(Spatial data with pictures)
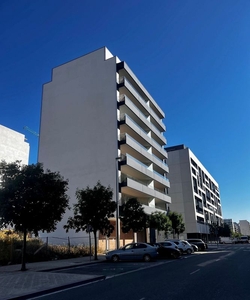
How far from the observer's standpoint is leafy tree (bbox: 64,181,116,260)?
75.3ft

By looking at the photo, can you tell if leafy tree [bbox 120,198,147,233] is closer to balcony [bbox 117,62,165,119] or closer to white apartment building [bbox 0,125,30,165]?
balcony [bbox 117,62,165,119]

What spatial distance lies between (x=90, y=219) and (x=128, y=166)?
1328 cm

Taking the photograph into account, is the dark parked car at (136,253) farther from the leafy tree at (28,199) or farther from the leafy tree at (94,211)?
the leafy tree at (28,199)

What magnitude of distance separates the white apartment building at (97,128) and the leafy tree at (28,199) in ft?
54.2

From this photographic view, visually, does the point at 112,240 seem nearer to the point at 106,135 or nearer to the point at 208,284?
the point at 106,135

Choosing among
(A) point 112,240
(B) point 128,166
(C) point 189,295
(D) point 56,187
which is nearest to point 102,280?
(C) point 189,295

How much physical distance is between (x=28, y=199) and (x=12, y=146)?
45.2m

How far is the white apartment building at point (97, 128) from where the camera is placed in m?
35.6

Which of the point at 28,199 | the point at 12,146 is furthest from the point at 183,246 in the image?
the point at 12,146

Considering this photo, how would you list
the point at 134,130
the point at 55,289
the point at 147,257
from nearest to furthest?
the point at 55,289
the point at 147,257
the point at 134,130

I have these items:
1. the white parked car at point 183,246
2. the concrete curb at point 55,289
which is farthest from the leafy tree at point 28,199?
the white parked car at point 183,246

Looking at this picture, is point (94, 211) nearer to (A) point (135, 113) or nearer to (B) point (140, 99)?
(A) point (135, 113)

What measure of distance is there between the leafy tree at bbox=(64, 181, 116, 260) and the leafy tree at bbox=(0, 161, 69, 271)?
241 inches

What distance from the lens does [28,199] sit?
620 inches
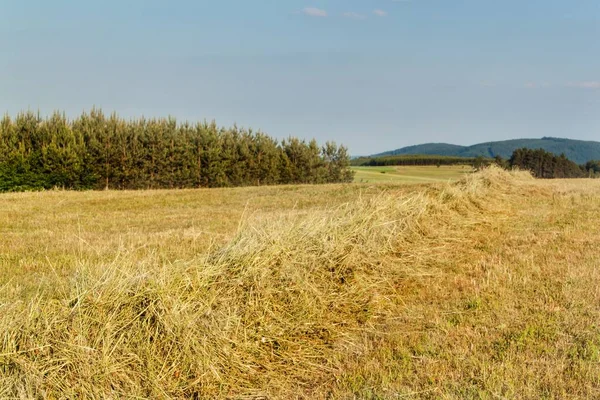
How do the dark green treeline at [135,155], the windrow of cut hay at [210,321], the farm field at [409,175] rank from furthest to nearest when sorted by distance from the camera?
the farm field at [409,175] < the dark green treeline at [135,155] < the windrow of cut hay at [210,321]

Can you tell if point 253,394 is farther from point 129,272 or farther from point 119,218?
point 119,218

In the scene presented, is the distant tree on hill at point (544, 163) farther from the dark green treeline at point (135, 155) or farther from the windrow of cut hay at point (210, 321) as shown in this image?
the windrow of cut hay at point (210, 321)

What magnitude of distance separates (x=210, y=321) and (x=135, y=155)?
32023 mm

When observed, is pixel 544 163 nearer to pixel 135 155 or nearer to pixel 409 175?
pixel 409 175

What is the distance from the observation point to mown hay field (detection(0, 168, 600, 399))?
9.57 feet

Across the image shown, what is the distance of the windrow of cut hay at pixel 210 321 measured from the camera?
2.83 m

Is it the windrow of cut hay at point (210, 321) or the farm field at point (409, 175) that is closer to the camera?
the windrow of cut hay at point (210, 321)

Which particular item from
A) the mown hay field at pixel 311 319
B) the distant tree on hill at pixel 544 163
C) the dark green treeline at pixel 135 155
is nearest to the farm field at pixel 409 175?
the distant tree on hill at pixel 544 163

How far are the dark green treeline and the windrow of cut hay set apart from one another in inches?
1125

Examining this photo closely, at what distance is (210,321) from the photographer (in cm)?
347

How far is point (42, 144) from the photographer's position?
29750 mm

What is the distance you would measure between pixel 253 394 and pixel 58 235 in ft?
23.4

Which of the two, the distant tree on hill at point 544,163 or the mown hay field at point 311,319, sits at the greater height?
the distant tree on hill at point 544,163

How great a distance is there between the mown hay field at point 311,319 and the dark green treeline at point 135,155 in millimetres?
25407
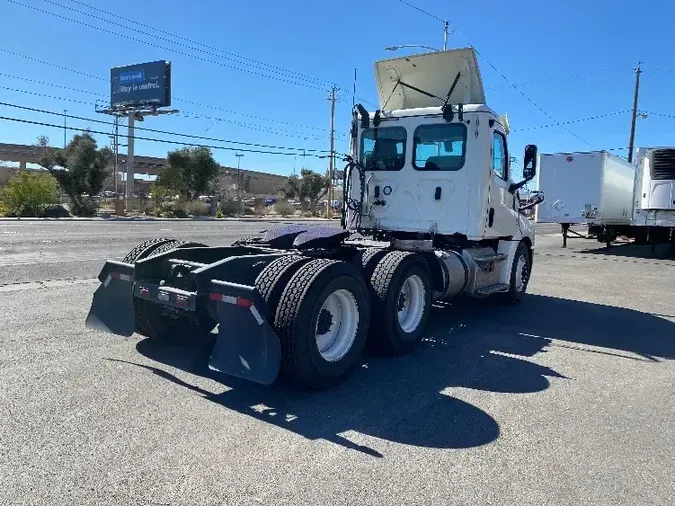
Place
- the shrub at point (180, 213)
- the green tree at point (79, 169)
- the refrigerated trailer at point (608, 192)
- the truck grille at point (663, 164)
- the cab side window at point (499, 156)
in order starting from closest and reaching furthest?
the cab side window at point (499, 156) → the truck grille at point (663, 164) → the refrigerated trailer at point (608, 192) → the green tree at point (79, 169) → the shrub at point (180, 213)

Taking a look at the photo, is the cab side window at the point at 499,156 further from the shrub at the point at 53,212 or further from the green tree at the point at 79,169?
the green tree at the point at 79,169

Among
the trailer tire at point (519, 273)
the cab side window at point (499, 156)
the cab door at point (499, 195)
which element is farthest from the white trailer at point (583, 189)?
the cab side window at point (499, 156)

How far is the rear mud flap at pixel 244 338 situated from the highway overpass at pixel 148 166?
5166cm

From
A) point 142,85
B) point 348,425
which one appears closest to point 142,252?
point 348,425

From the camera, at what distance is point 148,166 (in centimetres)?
11119

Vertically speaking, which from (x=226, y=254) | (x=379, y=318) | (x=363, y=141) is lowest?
(x=379, y=318)

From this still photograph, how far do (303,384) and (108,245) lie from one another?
13.3 metres

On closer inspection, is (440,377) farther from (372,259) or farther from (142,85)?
(142,85)

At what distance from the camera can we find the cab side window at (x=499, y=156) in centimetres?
805

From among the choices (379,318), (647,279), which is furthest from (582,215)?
(379,318)

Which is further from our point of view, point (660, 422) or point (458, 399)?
point (458, 399)

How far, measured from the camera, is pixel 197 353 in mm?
5773

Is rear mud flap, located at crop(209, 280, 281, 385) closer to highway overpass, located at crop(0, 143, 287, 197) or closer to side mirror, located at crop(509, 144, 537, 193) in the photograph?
side mirror, located at crop(509, 144, 537, 193)

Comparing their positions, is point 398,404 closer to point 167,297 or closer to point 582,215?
point 167,297
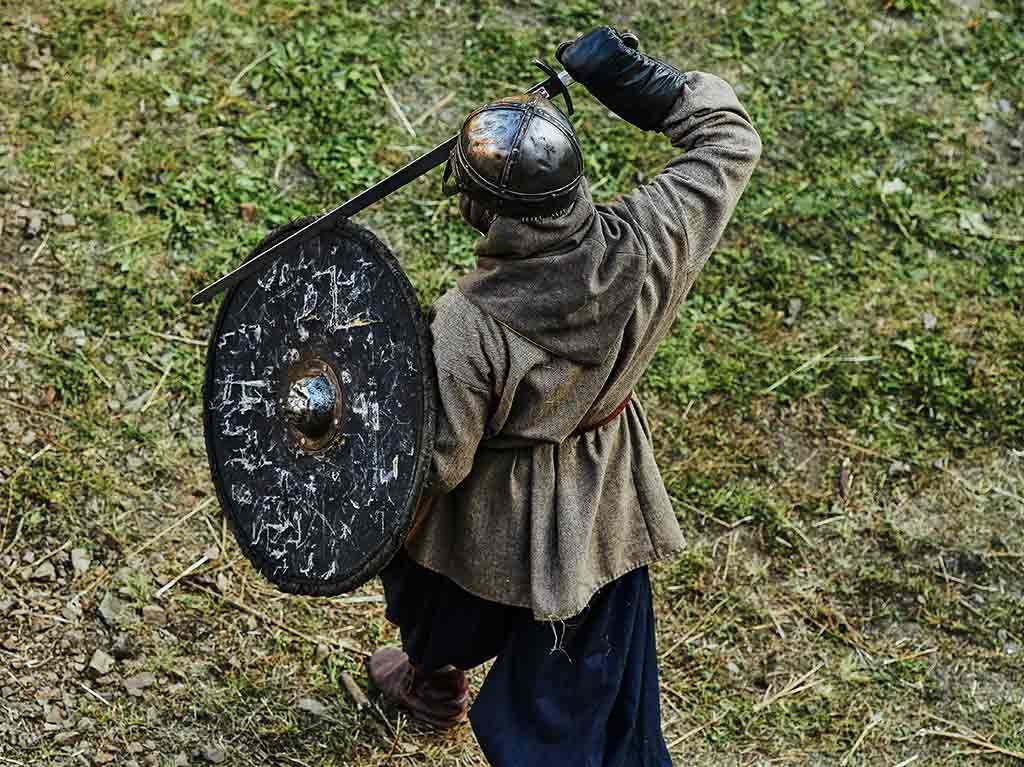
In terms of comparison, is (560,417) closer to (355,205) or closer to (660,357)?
(355,205)

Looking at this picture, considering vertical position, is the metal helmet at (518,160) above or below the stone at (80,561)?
above

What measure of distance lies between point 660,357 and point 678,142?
84.8 inches

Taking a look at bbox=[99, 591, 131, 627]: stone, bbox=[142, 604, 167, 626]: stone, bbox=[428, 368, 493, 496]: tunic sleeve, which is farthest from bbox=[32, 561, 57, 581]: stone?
bbox=[428, 368, 493, 496]: tunic sleeve

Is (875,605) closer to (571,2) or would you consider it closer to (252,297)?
(252,297)

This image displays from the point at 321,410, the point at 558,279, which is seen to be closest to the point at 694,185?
the point at 558,279

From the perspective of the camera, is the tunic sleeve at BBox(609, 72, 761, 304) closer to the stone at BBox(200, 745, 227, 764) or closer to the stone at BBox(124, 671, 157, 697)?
the stone at BBox(200, 745, 227, 764)

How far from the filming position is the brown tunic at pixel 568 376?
283 cm

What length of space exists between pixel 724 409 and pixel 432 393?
258 centimetres

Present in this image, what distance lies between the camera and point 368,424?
2965 mm

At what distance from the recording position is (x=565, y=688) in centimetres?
337

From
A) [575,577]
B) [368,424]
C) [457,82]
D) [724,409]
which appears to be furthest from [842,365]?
[368,424]

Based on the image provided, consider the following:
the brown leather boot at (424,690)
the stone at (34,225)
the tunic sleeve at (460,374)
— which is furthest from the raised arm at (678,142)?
the stone at (34,225)

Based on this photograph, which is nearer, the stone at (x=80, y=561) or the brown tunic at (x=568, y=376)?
the brown tunic at (x=568, y=376)

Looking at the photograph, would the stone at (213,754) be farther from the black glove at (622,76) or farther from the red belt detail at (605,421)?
the black glove at (622,76)
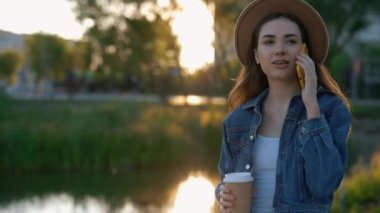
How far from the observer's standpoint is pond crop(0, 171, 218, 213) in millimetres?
8727

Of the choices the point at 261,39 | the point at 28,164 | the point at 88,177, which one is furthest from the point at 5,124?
the point at 261,39

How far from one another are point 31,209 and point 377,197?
4153 millimetres

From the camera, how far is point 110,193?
385 inches

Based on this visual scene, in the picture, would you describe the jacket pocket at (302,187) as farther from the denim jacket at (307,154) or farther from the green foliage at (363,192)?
the green foliage at (363,192)

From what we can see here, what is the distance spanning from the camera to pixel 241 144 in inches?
77.8

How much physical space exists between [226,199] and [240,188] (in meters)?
0.07

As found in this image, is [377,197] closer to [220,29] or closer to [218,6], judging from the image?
[218,6]

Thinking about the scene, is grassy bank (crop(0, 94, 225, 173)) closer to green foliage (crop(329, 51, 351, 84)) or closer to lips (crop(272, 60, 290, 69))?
lips (crop(272, 60, 290, 69))

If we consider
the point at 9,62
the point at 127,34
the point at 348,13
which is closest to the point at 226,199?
the point at 348,13

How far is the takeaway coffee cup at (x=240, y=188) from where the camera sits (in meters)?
1.83

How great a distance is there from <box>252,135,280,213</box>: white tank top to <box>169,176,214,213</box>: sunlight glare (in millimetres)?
6390

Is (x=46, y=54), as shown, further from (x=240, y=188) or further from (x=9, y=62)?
(x=240, y=188)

The task: Locate "Thinking about the" in the material, then quote the line that contains it and all lines after it through the final one.

Task result:
Thinking about the scene, is grassy bank (crop(0, 94, 225, 173)) closer to green foliage (crop(329, 51, 351, 84)) or closer to lips (crop(272, 60, 290, 69))?
lips (crop(272, 60, 290, 69))

If we consider
the point at 9,62
the point at 127,34
the point at 348,13
which is closest to the point at 226,199?
the point at 348,13

How far is the takeaway coffee cup at (x=240, y=188) from where the camera sits (in meters)?
1.83

How great a distance is there from <box>252,135,280,213</box>: white tank top to <box>169,176,214,213</box>: sunlight glare (in millimetres)?
6390

Is (x=46, y=54), as shown, further from (x=240, y=188) or further from (x=9, y=62)?
(x=240, y=188)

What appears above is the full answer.